Jakarta (ANTARA) - Komisi Pemberantasan Korupsi (KPK) pada Kamis memanggil enam saksi dalam penyidikan kasus korupsi terkait kesepakatan kontrak kerja sama pembangunan PLTU Riau-1.

Enam saksi itu dijadwalkan diperiksa sebagai saksi untuk tersangka Dirut PT PLN (Persero) Sofyan Basir (SFB).

"Penyidik hari ini dijadwalkan memeriksa enam orang saksi untuk tersangka SFB terkait tindak pidana korupsi kesepakatan kontrak kerja sama pembangunan PLTU Riau-1," kata Juru Bicara KPK Febri Diansyah, saat dikonfirmasi di Jakarta, Kamis.

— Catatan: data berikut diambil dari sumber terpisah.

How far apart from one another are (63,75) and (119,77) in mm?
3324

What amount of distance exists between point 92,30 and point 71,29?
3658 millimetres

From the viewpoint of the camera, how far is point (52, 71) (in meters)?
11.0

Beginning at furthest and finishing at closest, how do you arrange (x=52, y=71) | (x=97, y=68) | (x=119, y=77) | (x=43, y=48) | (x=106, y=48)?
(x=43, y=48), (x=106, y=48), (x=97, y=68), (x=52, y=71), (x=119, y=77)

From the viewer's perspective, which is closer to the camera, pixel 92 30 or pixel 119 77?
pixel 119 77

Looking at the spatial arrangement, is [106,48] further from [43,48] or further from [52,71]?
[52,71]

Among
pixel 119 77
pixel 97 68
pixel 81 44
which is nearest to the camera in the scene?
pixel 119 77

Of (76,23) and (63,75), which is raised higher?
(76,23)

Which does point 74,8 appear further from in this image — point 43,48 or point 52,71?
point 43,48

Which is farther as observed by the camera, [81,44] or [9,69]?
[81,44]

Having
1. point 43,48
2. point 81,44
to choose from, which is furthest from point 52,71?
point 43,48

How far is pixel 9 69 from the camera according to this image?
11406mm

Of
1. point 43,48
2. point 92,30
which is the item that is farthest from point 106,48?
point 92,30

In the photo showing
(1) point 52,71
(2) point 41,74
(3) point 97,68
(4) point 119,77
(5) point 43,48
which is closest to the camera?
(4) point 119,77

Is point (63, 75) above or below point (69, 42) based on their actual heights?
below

Enam saksi itu, yakni Direktur Pengadaan Strategis 2 PT PLN Supangkat Iwan Santoso, Direktur Operasi PT Pembangkitan Jawa Bali Investasi (PJBI) Dwi Hartono, Direktur Utama PT PJBI Gunawan Yudi Hariyanto.

Selanjutnya, Plt Direktur Operasional PT PLN Batubara Djoko Martono, Direktur Utama PT Pembangkitan Jawa Bali (PJB) Iwan Agung Firstantara, dan Kepala Divisi Independen Power Producer (IPP) PT PLN Muhammad Ahsin Sidqi.

KPK pada Selasa (23/4) telah menetapkan Sofyan Basir sebagai tersangka karena diduga menerima suap dari pemegang saham Blackgold Natural Resources Johannes Budisutrisno Kotjo.

Dalam kronologi kasus tersebut, Johannes Kotjo mencari bantuan agar diberikan jalan untuk berkoordinasi dangan PT PLN untuk mendapatkan proyek "Independent Power Producer" (IPP) Pembangkit Listrik Tenaga Uap Mulut Tambang RIAU-1 (PLTU MT RIAU-1).

Diduga, telah terjadi beberapa kali penemuan yang dihadiri sebagian atau seluruh pihak, yaitu Sofyan Basir, Eni Maulani Saragih, dan Johannes Kotjo membahas proyek PLTU itu.

Pada 2016, meskipun belum terbit Peraturan Presiden Nomor 4 Tahun 2016 tentang Percepatan Pembangunan Infrastruktur Ketenagalistrikan yang menugaskan PT PLN menyelenggarakan Pembangunan Infrastruktur Kelistrikan (PIK), dalam pertemuan tersebut diduga Sofyan telah menunjuk Johannes Kotjo untuk mengerjakan proyek di Riau (PLTU Riau-1) karena untuk PLTU di Jawa sudah penuh dan sudah ada kandidat.

Kemudian, PLTU Riau-1 dengan kapasitas 2x300 MW masuk dalam Rencana Umum Penyediaan Tenaga Listrik (RUPTL) PLN.

Johannes Kotjo meminta anak buahnya untuk siap-siap karena sudah dipastikan Riau-1 milik PT Samantaka.

Setelah itu, diduga Sofyan Basir menyuruh salah satu Direktur PT PLN agar "Power Purchase Agreement" (PPA) antara PLN dengan Blackgold Natural Resources dan China Huadian Engineering Co (CHEC) segera direalisasikan.

Sampai dengan Juni 2018, diduga terjadi sejumlah pertemuan yang dihadiri sebagian atau seluruh pihak, yaitu Sofyan, Eni Maulani Saragih, dan Johannes Kotjo serta pihak lain di sejumlah tempat, seperti hotel, restoran, kantor PLN, dan rumah Sofyan.

Tersangka Sofyan disangkakan melanggar pasal 12 huruf a atau b atau pasal 11 Undang-Undang Nomor 20 Tahun 2001 tentang Perubahan atas Undang-Undang Nomor 31 Tahun 1999 tentang Pemberantasan Tindak Pidana Korupsi juncto pasal 55 ayat (1) ke-1 KUHP atau pasal 56 ayat (2) KUHP juncto pasal 64 ayat (1) KUHP.